Hampton - Herne Bay's very own Atlantis
The present day visitor to Hampton to the Western end of the Coastal Park would be forgiven for thinking there's not a lot to see but Hampton as it is now belies the once industrious little fishing port it once was!
There is evidence of both prehistoric and Roman occupation on the sea bed just off-shore of Hampton and there is evidence of dwellings dating back to the 15th century. But it was not until the late 17th century when Hampton (which means 'home farm') became more established. Back then it was really just a shanty-town with higgledy-piggledy huts growing up around the main farmhouse, some huts were just upturned boats draped with reeds and old fishing nets to keep out the weather. This small community made a scant living from fishing and selling fossils but the settlement had a reputation for a wild life, and Hill Farmhouse was said to have cellars or caves underneath for smuggling.
The farmhouse was a popular meeting place for smugglers, who bought jugs of rum for one shilling. In the nineteenth century it was owned by Mr and Mrs Pettman, who would often make food to give to local children. But legend has it that if the youngsters were not impressed with the offerings, they would throw them back through the window!
In 1864, the Herne Bay, Hampton and Reculver Oyster Fishery Company was set up to farm and fish oysters. The industry was already flourishing in Whitstable - and still is - and the owners hoped to tap into Herne Bay's potential.
Freshwater ponds for breeding oysters were set up at Hampton, with the water coming from nearby West Brook, and a 300 metre pier was built near the mouth of the brook. The company employed between 30 and 100 men and built a tramway from the pier to meet the railway line so the oysters could be transported.

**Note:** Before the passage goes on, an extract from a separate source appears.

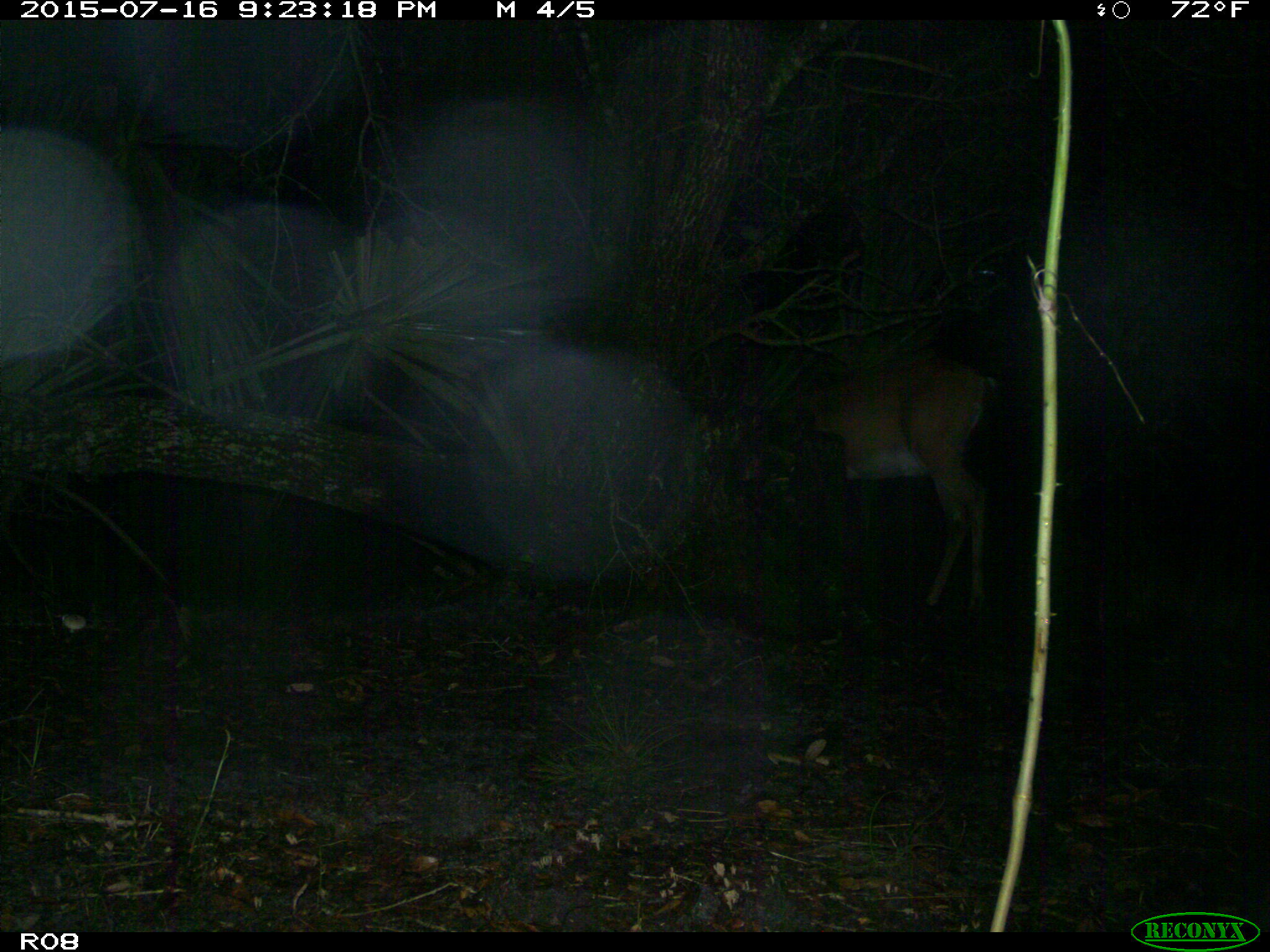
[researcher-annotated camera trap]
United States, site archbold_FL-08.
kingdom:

But Hampton oysters never quite reached the popularity of neighbouring Whitstable's and the capital costs stretched the company's finances. In the 1870s, amid fears of oyster scarcity and oyster fishing, the Government launched an inquiry which led to more restrictions being introduced. Three harsh winters killed many of the oysters and the business went into liquidation and was closed down. The tramway was also removed and the route it took is now Hampton Pier Avenue.
A businessman called Thomas Kyffin Freeman bought up much of the company's land and set up the Hampton-
To make the planned houses more attractive, he added grass tennis courts, a miniature golf course, a bandstand and foundaions for reading rooms. But before he started building, he suffered a stroke and died. The Land Company, based in London, bought the estate and laid out a grid of roads, with plans for a church, shops, tavern and hotel. Plots were sold by auction in the late 1880s and early 1890s and marketed to Londoners, with claims of huge rents being obtainable, thanks to the nearby beach and pier.

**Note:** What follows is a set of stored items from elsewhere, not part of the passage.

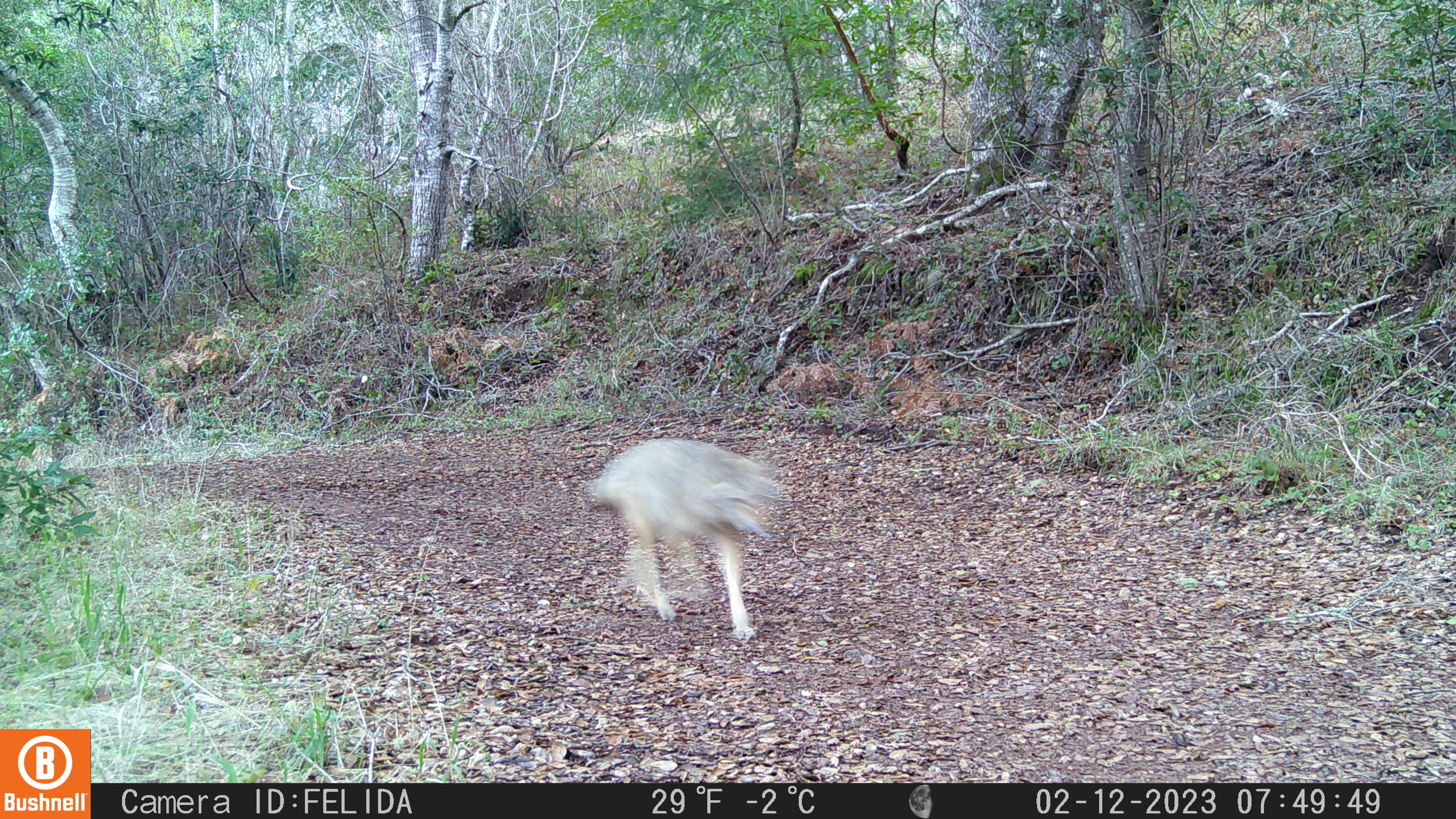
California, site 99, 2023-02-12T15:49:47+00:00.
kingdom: Animalia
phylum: Chordata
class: Mammalia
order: Carnivora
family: Canidae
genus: Canis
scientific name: Canis latrans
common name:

Most of the plots were sold, for between £8 and £54, but few were developed - perhaps for the best, considering the fate that would soon befall them.
The houses that were built were battered by storms and frequently hit by flooding. The pier was partly removed and new sea defences were added but the water kept coming.
By 1901, none of 1-6 Hernecliff Gardens were inhabited, although 7-12 were, according to the census of that year. Two houses in Eddington Gardens were abandoed, but two still had people living there. The population was recorded as 41, with some familiar Herne Bay names listed including Willett and Mount. By 1905 Hampton Grand Parade and half of Marine Drive had been eroded away and more land was lost when the sea broke through the defences during a storm. Five years later the two houses nearest the sea had been demolished and just a year later all 12 houses in Herncliff Gardens were gone.Eddington Gardens was abandoned in 1916, after a well-publicised campaign to save it by Edmund Reid, a former actor and singer who was head of CID of the Whitechapel division of the Metropolitan Police and led the investigations into the Jack the Ripper murders.
Mr Reid sold lemonade and postcards illustrating the disappearance of Hampton from his garden shed, and frequently appeared in the local press complaining about the council and the state of the West Brook. But he had to admit defeat and moved out in 1916. The last properties in Eddington Gardens were demolished in 1921 and the old farmhouse in 1934, signalling the end of Hampton-on-Sea.